**Prompt:** Convert every line of the data below into a JSON list of strings, with one string per line and blank lines left out.

**Exercise inputs:**
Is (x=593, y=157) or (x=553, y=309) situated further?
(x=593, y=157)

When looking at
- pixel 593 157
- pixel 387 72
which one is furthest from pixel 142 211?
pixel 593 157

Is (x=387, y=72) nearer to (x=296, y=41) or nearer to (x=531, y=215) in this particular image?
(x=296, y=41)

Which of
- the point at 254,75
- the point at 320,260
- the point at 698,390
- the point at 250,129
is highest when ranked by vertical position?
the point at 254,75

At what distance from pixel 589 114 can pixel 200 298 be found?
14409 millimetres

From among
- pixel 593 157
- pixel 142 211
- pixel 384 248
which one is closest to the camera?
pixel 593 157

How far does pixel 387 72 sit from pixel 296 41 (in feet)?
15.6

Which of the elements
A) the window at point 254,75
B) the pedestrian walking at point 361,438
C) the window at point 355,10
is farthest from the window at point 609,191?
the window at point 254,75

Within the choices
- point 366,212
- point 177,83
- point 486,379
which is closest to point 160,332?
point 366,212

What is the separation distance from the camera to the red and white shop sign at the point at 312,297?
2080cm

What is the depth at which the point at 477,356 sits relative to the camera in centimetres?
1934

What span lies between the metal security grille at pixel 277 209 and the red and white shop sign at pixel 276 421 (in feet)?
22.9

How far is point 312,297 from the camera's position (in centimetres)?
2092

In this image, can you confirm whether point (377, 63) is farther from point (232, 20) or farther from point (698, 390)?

**Written response:**
[
  "Is (x=593, y=157) or (x=553, y=309) situated further?",
  "(x=593, y=157)",
  "When looking at",
  "- pixel 593 157",
  "- pixel 387 72",
  "which one is furthest from pixel 142 211?",
  "pixel 593 157",
  "Is (x=387, y=72) nearer to (x=296, y=41) or nearer to (x=531, y=215) in this particular image?",
  "(x=296, y=41)",
  "Which of",
  "- the point at 254,75",
  "- the point at 320,260",
  "- the point at 698,390",
  "- the point at 250,129",
  "is highest when ranked by vertical position?",
  "the point at 254,75",
  "At what distance from pixel 589 114 can pixel 200 298 be found?",
  "14409 millimetres",
  "From among",
  "- pixel 593 157",
  "- pixel 142 211",
  "- pixel 384 248",
  "which one is closest to the camera?",
  "pixel 593 157",
  "How far does pixel 387 72 sit from pixel 296 41 (in feet)?",
  "15.6",
  "Which of the elements",
  "A) the window at point 254,75",
  "B) the pedestrian walking at point 361,438",
  "C) the window at point 355,10",
  "is farthest from the window at point 609,191?",
  "the window at point 254,75",
  "Within the choices",
  "- point 366,212",
  "- point 177,83",
  "- point 486,379",
  "which is closest to point 160,332?",
  "point 366,212",
  "What is the separation distance from the camera to the red and white shop sign at the point at 312,297?",
  "2080cm",
  "What is the depth at which the point at 477,356 sits relative to the camera in centimetres?",
  "1934",
  "What span lies between the metal security grille at pixel 277 209 and the red and white shop sign at pixel 276 421 (in feet)?",
  "22.9",
  "How far is point 312,297 from the camera's position (in centimetres)?",
  "2092",
  "In this image, can you confirm whether point (377, 63) is farther from point (232, 20) or farther from point (698, 390)?"
]